Situasi politik terakhir ini disebut tidak berkembang menjadi kerusuhan dan kekerasan berskala Tragedi Mei 1998. Tidak terjadi penyerangan massal terhadap etnis Tionghoa. Meski pemerintah disebut belum memenuhi banyak tuntutan rakyat, kondisi politik dinilai sudah mendingin.
Perkembangan gerakan seperti #WargaJagaWarga menunjukkan bahwa solidaritas digital lintas etnis dapat menjadi strategi resistensi politik masyarakat sipil. Dalam konteks ini, disinformasi dan narasi berbasis kebencian justru memicu kewaspadaan dan solidaritas bersama.

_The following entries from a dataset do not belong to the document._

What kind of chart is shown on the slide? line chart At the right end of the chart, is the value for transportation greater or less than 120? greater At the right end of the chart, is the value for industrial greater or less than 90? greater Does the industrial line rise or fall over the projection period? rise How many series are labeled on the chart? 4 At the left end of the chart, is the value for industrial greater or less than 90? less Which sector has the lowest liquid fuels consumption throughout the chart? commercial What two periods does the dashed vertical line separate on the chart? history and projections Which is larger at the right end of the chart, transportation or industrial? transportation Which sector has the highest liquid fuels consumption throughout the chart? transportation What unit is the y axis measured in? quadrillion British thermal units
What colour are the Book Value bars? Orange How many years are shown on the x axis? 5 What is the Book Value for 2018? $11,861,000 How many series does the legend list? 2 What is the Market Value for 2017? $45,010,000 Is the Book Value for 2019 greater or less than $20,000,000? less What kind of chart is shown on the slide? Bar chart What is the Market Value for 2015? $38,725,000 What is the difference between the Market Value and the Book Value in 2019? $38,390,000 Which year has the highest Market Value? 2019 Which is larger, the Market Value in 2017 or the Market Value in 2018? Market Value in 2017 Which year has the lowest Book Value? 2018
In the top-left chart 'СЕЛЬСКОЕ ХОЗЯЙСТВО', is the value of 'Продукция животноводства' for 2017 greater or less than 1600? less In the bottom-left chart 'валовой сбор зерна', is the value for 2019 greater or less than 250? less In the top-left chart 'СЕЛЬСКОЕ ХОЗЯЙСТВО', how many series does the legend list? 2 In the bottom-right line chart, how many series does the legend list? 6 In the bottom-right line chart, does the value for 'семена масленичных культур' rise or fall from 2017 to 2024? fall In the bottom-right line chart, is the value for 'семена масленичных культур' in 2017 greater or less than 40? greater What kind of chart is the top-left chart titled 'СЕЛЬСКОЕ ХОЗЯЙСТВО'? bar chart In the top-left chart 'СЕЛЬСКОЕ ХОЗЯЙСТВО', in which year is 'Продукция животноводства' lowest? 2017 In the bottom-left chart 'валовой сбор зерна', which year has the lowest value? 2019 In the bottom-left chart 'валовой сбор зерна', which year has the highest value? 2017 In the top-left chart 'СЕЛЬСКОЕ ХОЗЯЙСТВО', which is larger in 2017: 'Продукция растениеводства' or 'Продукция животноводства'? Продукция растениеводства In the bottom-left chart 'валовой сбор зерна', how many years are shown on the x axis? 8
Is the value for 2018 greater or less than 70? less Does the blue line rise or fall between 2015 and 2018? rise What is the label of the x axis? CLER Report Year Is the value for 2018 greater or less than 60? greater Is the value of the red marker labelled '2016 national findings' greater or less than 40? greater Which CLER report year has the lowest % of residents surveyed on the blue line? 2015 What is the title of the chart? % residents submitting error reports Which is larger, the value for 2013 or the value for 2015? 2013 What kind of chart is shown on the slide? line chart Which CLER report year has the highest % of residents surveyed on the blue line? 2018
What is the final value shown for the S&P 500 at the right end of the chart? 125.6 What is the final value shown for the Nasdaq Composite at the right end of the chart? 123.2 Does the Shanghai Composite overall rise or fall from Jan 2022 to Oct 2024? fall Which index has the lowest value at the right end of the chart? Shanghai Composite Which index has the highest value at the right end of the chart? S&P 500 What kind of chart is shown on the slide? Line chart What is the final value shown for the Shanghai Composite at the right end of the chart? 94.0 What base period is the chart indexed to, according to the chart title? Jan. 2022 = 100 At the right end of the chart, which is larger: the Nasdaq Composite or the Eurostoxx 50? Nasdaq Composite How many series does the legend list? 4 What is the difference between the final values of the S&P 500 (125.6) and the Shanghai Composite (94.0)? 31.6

Meski platform digital memiliki risiko memperlebar polarisasi dan keterlibatan influencer dalam pergerakan politik menuai kritik, kemunculan generasi muda dan influencer sebagai aktor penting dalam menjaga hubungan lintas etnis dipandang sebagai fenomena yang menumbuhkan harapan bagi masa depan kebinekaan dan demokrasi Indonesia.
Pada saat yang sama, kemunculan kembali narasi anti-Tionghoa di tengah kerusuhan terbaru menunjukkan bahwa penebar perpecahan memahami sentimen tersebut sebagai alat provokasi massa. Karena itu, penguatan solidaritas lintas etnis dinilai perlu terus dipupuk agar masyarakat tidak mudah dipecah-belah, sekaligus agar provokasi rasial tidak mengalihkan perhatian dari upaya mendorong pemerintahan yang lebih baik bagi rakyat.